Tuesday, August 31, 2010

A career is one

I am completely agreed with Babita. We should admit that our career growth depend on us. We should do what we wish to do. Only our passion can able to grow our career graph.

In the both cases of Mr. Komisar and Mr. Kartikey, we see that Komisar kept changing jobs getting knowledge in different fields and trying to do things that he found interesting. As a result he was a satisfied person and loved his job and succeeded. In career development, self-knowledge is everything. In a career, you can be two or three degrees off course and walk into a wall, instead of through a doorway. You don't have to be far off to have it fail. Career unhappiness often results from limited self-knowledge. Komisar acquired self-knowledge from different working fields, but in case of Kartikey he worked in the same field, he was doing well but ultimately he was not happy because his interest lied somewhere else.

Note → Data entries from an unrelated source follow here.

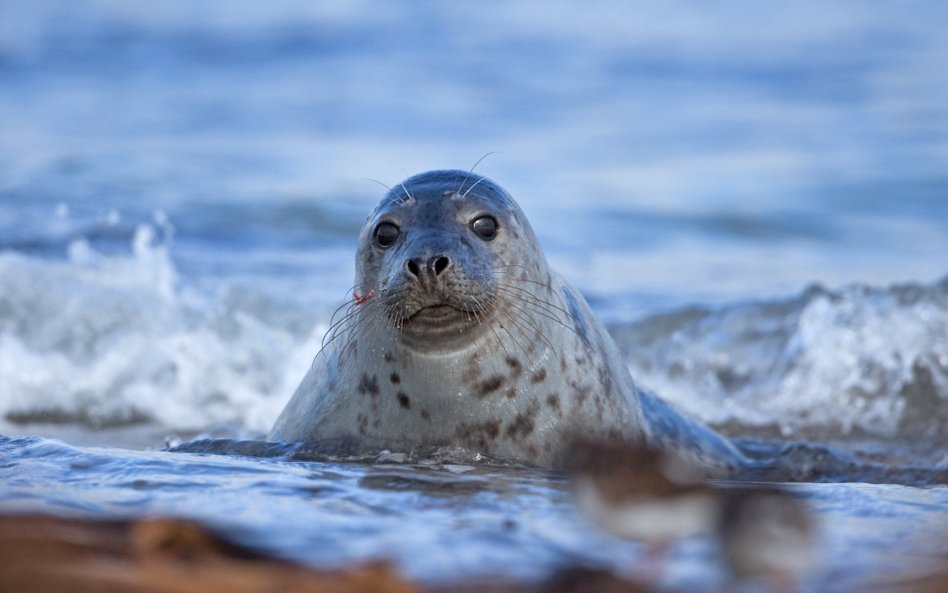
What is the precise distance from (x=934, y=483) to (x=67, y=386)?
4.99 m

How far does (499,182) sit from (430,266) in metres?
10.6

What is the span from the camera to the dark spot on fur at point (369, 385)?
4.70m

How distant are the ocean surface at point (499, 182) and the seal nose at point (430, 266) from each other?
609mm

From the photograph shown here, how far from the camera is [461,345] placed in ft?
14.9

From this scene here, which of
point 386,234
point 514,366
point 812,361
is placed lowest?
point 514,366

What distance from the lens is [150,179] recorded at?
47.3 feet

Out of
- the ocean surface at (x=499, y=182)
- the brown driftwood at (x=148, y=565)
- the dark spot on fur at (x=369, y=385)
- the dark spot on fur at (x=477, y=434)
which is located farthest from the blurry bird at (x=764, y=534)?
the dark spot on fur at (x=369, y=385)

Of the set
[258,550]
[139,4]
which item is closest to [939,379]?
[258,550]

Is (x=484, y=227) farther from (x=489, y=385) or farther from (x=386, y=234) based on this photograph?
(x=489, y=385)

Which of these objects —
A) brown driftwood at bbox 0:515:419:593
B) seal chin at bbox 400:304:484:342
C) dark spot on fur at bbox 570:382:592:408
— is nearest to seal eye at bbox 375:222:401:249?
seal chin at bbox 400:304:484:342

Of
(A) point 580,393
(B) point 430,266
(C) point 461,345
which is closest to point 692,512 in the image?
(B) point 430,266

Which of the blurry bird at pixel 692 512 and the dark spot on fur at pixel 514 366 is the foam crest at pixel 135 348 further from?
the blurry bird at pixel 692 512

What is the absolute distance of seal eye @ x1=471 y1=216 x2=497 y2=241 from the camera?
4719 mm

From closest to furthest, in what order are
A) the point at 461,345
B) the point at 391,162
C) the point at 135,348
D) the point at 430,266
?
the point at 430,266 < the point at 461,345 < the point at 135,348 < the point at 391,162
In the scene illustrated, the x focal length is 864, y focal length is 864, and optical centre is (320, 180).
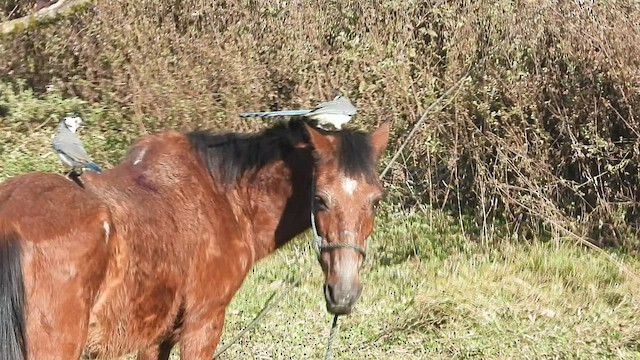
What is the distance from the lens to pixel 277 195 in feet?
14.7

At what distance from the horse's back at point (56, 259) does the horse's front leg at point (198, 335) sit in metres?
0.73

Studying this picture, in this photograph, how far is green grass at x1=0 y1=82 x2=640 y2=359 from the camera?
18.5 ft

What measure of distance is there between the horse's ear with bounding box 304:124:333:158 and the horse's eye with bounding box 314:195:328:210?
0.20m

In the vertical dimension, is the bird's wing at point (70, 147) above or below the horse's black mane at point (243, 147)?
above

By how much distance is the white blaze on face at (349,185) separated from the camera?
13.0 feet

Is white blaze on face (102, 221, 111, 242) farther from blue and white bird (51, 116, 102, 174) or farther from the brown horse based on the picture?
blue and white bird (51, 116, 102, 174)

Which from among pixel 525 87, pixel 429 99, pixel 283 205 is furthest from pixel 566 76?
pixel 283 205

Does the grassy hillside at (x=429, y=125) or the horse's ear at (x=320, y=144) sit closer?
the horse's ear at (x=320, y=144)

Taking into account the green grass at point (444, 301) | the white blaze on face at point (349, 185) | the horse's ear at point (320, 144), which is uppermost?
the horse's ear at point (320, 144)

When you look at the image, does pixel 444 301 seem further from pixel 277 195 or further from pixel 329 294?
pixel 329 294

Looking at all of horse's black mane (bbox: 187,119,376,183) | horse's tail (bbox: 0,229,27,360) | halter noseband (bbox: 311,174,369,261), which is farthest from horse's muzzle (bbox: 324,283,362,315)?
horse's tail (bbox: 0,229,27,360)

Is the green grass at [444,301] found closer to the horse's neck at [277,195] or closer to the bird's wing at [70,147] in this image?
the horse's neck at [277,195]

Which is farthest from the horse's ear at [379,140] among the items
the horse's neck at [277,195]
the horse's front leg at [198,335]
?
the horse's front leg at [198,335]

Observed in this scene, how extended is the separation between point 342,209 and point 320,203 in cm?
13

In modern times you have to be always on the look out for a better opportunity. Money wise, job satisfaction wise, environment wise, prospective wise. If you get a job best by all means or you get a chance to work elsewhere where it promises greater prospects, nothing is wrong for shifting. But simply shifting from job to job is no good practice. Many companies will be hesitant to hire someone who's going to disappear on them frequently, especially if a job involves a significant amount of training. Only when you feel that your interest is gradually going to collapsed on your job, nothing is left behind for your organization and vice-versa, and then you should change your job.

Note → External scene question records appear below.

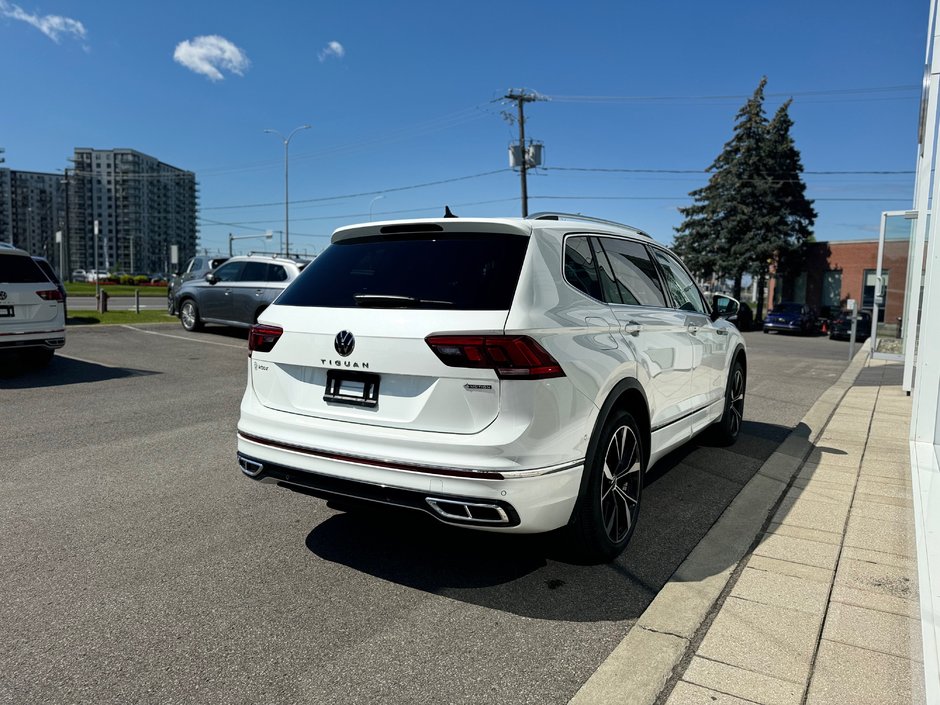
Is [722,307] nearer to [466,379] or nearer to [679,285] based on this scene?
[679,285]

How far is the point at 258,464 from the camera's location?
138 inches

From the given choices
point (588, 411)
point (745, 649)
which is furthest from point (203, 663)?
point (745, 649)

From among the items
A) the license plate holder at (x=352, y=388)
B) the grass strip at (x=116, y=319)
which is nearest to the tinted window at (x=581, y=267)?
the license plate holder at (x=352, y=388)

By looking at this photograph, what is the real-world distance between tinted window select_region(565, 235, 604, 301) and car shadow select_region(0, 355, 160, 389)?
7968mm

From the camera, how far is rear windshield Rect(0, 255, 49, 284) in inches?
360

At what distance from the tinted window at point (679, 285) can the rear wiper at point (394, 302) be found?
2369 millimetres

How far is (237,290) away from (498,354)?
13880 millimetres

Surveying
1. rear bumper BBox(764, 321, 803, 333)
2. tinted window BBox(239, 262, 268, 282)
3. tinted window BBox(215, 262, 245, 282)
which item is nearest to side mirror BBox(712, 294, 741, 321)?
tinted window BBox(239, 262, 268, 282)

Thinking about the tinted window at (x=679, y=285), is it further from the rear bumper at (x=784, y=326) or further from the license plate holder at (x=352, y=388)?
the rear bumper at (x=784, y=326)

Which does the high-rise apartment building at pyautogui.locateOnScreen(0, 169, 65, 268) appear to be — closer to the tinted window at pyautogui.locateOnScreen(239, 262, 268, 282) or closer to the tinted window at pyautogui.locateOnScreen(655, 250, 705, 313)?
the tinted window at pyautogui.locateOnScreen(239, 262, 268, 282)

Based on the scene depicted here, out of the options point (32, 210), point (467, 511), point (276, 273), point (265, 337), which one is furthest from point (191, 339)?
point (32, 210)

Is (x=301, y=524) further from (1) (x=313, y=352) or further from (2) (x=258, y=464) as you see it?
(1) (x=313, y=352)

Mr. Kartikey was right to take the decision, though he realized after 14years; he was finally doing what he really wanted to do.

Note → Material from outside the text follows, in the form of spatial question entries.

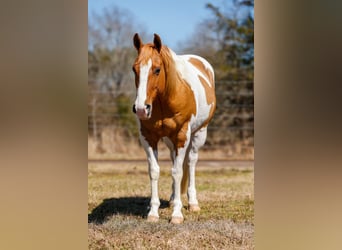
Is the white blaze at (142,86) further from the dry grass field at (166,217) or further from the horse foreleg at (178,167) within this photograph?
the dry grass field at (166,217)

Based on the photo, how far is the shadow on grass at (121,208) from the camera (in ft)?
8.83

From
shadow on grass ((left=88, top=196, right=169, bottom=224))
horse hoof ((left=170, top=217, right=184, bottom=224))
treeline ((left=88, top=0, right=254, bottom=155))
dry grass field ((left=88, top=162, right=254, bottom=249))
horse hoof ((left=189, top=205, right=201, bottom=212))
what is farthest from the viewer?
treeline ((left=88, top=0, right=254, bottom=155))

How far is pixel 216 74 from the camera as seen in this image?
6.31 m

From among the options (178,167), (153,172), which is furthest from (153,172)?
(178,167)

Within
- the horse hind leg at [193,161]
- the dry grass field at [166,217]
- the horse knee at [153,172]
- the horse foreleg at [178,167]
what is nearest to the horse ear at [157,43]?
the horse foreleg at [178,167]

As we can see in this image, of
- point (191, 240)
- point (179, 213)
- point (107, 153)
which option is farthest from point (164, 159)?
point (191, 240)

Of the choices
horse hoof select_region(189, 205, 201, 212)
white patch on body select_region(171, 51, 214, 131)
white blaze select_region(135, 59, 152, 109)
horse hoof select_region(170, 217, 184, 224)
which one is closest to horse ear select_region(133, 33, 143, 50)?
white blaze select_region(135, 59, 152, 109)

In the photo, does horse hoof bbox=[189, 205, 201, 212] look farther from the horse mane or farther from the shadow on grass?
the horse mane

Whatever Mr. Bagchi says it’s true that we have to satisfy job and job does not satisfy us, but we need to know what we want to do and we have to choose our career accordingly. That is where Kartikey went wrong as per my opinion. I observe that if you have worked same job in a company more than 3 years, you will reach the saturation point as per job or career, unless you shift on another job.

It is true that about 80% of people are unhappy at work and only 20% are happy. Our culture has separated work from passion, and taught us to prefer a higher paycheck to higher happiness. That mistake costs us our souls. The goal of career development is to uncover one's gifts and passions, and to link them to the practical needs of the world. We describe as "being in the right place," "finding a good fit," or "making the best use of one's talents."

On the conclusion, I feel that high compensation and high happiness are not incompatible. It's not that we shouldn't seek money. But we should first seek to love, or at least to like, what we're doing. That's the realization of our highest calling.